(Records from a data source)
────
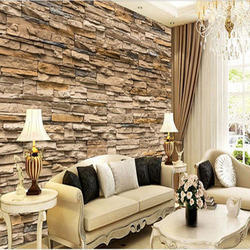 Amazing Living Room Wallpaper, Interior Wallpaper   Intro World, Kolkata | ID:  12936339773 Part 5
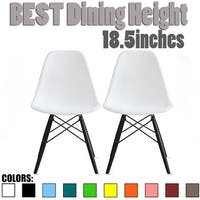 2xhome - Set of 2 White Plastic Chair Black Wooden Base Dining Designer Commercial Modern Desk Eiffel Retro Desk Kitchen - N/A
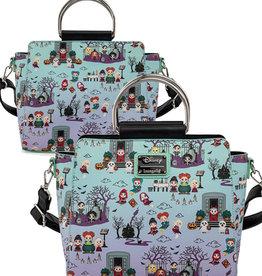 Disney ( Loungefly Handbag ) Hocus Pocus Characters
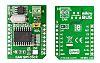 MikroElektronika, CAN Bus mikroBus Click Board, SN65HVD230 -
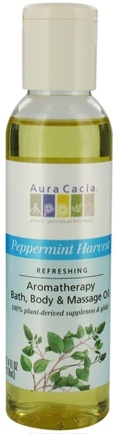 DROPPED: Aura Cacia - Aromatherapy Bath, Body & Massage Oil Refreshing Peppermint Harvest - 4 oz. CLEARANCE PRICED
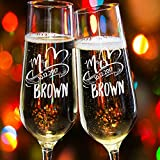 Lily's Atelier Set of 2, Hand Engraved Mr. Mrs. Last Name & Date Custom Wedding Toast Champagne Flute Set, Wedding Toasting Glasses – Etched Flutes for Bride & Groom Customized Wedding Gift #EH1 Review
────
Task to carry out: The lines to reproduce run from the one above containing "2xhome - Set" through the one containing "MikroElektronika, CAN Bus". Copy them exactly and leave out all pictures.

Finished task:
 2xhome - Set of 2 White Plastic Chair Black Wooden Base Dining Designer Commercial Modern Desk Eiffel Retro Desk Kitchen - N/A
 Disney ( Loungefly Handbag ) Hocus Pocus Characters
 MikroElektronika, CAN Bus mikroBus Click Board, SN65HVD230 -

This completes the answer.